This is the mail archive of the libc-alpha@sourceware.org mailing list for the glibc project.

Index Nav:	[Date Index] [Subject Index] [Author Index] [Thread Index]
Message Nav:	[Date Prev] [Date Next]	[Thread Prev] [Thread Next]
Other format:	[Raw text]

Re: [PR18457] Don't require rtld lock to compute DTV addr for static TLS

From: Torvald Riegel <triegel at redhat dot com>
To: Alexandre Oliva <aoliva at redhat dot com>
Cc: Andreas Schwab <schwab at linux-m68k dot org>, libc-alpha at sourceware dot org
Date: Sun, 07 Jun 2015 22:39:07 +0200
Subject: Re: [PR18457] Don't require rtld lock to compute DTV addr for static TLS
Authentication-results: sourceware.org; auth=none
References: <orvbf5ffyt dot fsf at livre dot home> <1433326788 dot 21461 dot 81 dot camel at triegel dot csb> <ora8whexn9 dot fsf at livre dot home> <1433344426 dot 21461 dot 202 dot camel at triegel dot csb> <orwpzkee1h dot fsf at livre dot home> <1433419889 dot 21461 dot 294 dot camel at triegel dot csb> <ork2vidb0s dot fsf at livre dot home> <1433500798 dot 21461 dot 332 dot camel at triegel dot csb> <orvbf2aw5r dot fsf at livre dot home>

On Fri, 2015-06-05 at 14:43 -0300, Alexandre Oliva wrote:
> On Jun  5, 2015, Torvald Riegel <triegel@redhat.com> wrote:
> 
> >> Is the l_tls_offset field the data you're talking about?
> 
> > Yes, in this case.
> 
> > (There may be other data that is initialized once inside the critical
> > section and then accessed outside.  Accesses to those data can use
> > nonatomic accesses if data like l_tls_offset makes them data
> > data-race-free.)
> 
> Ok, this means we can take them out of the analysis and focus on
> l_tls_offset alone.  Let's do that, shall we?

You can't just ignore them because they can put requirements on the
flag.  *Iff* they don't exist, we can relaxed the synchronization on the
flag.

> 
> Consider this:
> 
> enum spin { NEGATIVE = -1, UNKNOWN = 0, POSITIVE = 1 };
> 
> void *init () {
>   static enum spin electron;
>   take lock;
>   electron = UNKNOWN;
>   release lock;
>   return &electron;
> }
> 
> bool make_positive (void *x) {
>   enum spin *p = x;
>   take lock;
>   if (*p == UNKNOWN)
>     *p = POSITIVE;
>   release lock;
>   return *p == POSITIVE;
> }
> 
> bool positive_p (void *x) {
>   enum spin *p = x;
>   if (*p != NEGATIVE) {
>     take lock;
>     if (*p == UNKNOWN)
>       *p = NEGATIVE;
>     release lock;
>   }
> 
>   return *p == POSITIVE;
> }
> 
> The program has to call init to get the pointer, so that happens before
> any uses of the pointer.

RECORDS FOR THIS TASK:
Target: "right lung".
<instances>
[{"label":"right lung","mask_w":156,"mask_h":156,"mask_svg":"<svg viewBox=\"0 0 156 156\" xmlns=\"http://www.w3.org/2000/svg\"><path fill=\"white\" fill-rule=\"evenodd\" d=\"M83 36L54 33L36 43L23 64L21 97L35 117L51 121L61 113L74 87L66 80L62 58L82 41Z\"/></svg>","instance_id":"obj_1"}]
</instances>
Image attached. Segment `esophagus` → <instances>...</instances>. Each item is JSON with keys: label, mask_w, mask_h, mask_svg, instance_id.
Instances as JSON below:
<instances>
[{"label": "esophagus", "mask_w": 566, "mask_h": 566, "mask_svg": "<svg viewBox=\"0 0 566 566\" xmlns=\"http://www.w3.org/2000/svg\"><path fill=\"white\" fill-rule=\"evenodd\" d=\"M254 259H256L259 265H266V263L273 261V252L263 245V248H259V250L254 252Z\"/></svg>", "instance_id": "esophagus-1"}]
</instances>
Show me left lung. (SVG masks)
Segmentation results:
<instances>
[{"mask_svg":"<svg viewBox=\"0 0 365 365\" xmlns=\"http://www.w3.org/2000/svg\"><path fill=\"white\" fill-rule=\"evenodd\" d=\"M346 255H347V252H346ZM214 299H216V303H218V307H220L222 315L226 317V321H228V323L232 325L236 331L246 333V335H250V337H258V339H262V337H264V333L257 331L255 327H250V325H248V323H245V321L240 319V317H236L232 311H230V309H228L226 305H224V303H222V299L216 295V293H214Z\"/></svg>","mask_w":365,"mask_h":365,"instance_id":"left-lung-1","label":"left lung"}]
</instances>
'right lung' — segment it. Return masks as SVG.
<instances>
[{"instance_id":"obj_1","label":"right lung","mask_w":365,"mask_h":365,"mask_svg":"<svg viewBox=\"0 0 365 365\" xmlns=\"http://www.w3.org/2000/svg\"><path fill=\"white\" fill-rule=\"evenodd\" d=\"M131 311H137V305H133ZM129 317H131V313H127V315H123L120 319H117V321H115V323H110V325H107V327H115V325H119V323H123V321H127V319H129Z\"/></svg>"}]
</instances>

PARTS OF THE EXERCISE:
a. In the stretch of the records from the line containing "Image attached. Segment" through the end of the records, change "Show me" to "Display" and leave everything else as it is. Give back only that edited stretch.
b. Carry on the glibc mailing list message about static TLS from the point where it stops.
The mailing list message and the records are unrelated and come from different sources.

EXPECTED ANSWERS:
a.
Image attached. Segment `esophagus` → <instances>...</instances>. Each item is JSON with keys: label, mask_w, mask_h, mask_svg, instance_id.
Instances as JSON below:
<instances>
[{"label": "esophagus", "mask_w": 566, "mask_h": 566, "mask_svg": "<svg viewBox=\"0 0 566 566\" xmlns=\"http://www.w3.org/2000/svg\"><path fill=\"white\" fill-rule=\"evenodd\" d=\"M254 259H256L259 265H266V263L273 261V252L263 245V248H259V250L254 252Z\"/></svg>", "instance_id": "esophagus-1"}]
</instances>
Display left lung. (SVG masks)
Segmentation results:
<instances>
[{"mask_svg":"<svg viewBox=\"0 0 365 365\" xmlns=\"http://www.w3.org/2000/svg\"><path fill=\"white\" fill-rule=\"evenodd\" d=\"M346 255H347V252H346ZM214 299H216V303H218V307H220L222 315L226 317V321H228V323L232 325L236 331L246 333V335H250V337H258V339H262V337H264V333L257 331L255 327H250V325H248V323H245V321L240 319V317H236L232 311H230V309H228L226 305H224V303H222V299L216 295V293H214Z\"/></svg>","mask_w":365,"mask_h":365,"instance_id":"left-lung-1","label":"left lung"}]
</instances>
'right lung' — segment it. Return masks as SVG.
<instances>
[{"instance_id":"obj_1","label":"right lung","mask_w":365,"mask_h":365,"mask_svg":"<svg viewBox=\"0 0 365 365\" xmlns=\"http://www.w3.org/2000/svg\"><path fill=\"white\" fill-rule=\"evenodd\" d=\"M131 311H137V305H133ZM129 317H131V313H127V315H123L120 319H117V321H115V323H110V325H107V327H115V325H119V323H123V321H127V319H129Z\"/></svg>"}]
</instances>

b.
OK.  init sets the value unconditionally, which seems either
counterproductive, or init is called exactly once and that call happens
before any use by another thread.  If the latter (and that seems to be
the case as you indicate below):
(1) the critical section is not required
(2) we should use an atomic access for clarity of code (because we have
no atomic types), but it can be considered initialization too and then
our exception applies that we don't currently enforce atomic accesses
for initialization (a brief code comment is useful in this case
nonetheless).

> From then on, any threads may call
> make_positive or positive_p, however many times they wish, passing them
> the pointer returned by init.  init should not be called again.  There
> is no other data associated with the electron or the global lock (not
> declared here) that guards it.

OK.  Then this isn't really double-checked locking, but you're
implementing a CAS with locks.  (More generally, you are implementing
single-memory-location consensus.  See the single-memory-location state
machine comment you make below.)  One could argue that this is a
degenerated double-checked locking pattern, but double-checked locking
is really meant for things like pthread_once where there is other data
that has to be protected with the critical section.  If all one wants is
single-memory-word consensus, then that's what the very basic HW atomic
instructions already provide.
(This is why I asked whether you are just implementing a CAS in one of
my past emails.)

The fact that there is no other data associated with your state machine
must be pointed out in the comments.  It's often not the case that
something is indeed "freestanding", so if it is we want to briefly note
why (using a comment in the code).  We got similar cases wrong in glibc
quite often (e.g., the previously incorrect pthread_once
implementation), so such a code comment tells everyone we checked this
case, and why it's correct.

> The enum type is opaque, not visible to
> callers, and its alignment and size ensure it will always be loaded and
> stored atomically.

Careful here.  The alignment and size of the type may *allow* a compiler
(and our atomic operations) to actually work and make access atomic.
But the compiler is *not required* to do so if plain nonatomic accesses
are used; it could load/store byte-wise, it could reload, or it could
store speculative values.  Unless you use atomic accesses, there's no
guarantee that what looks like a single load or store in source code
actually ends up as exactly one atomic, full-size load or store in the
generated code.

Thus, if you'd add a comment on the type, you should say that it is
compatible (or sufficient for) atomic accesses.

> This is supposed to implement a state machine in which the spin starts
> as UNKNOWN, but once it is determined to be POSITIVE or NEGATIVE, it
> won't ever change again.  make_positive will turn UNKNOWN spins into
> positive, whereas positive_p will turn them into NEGATIVE.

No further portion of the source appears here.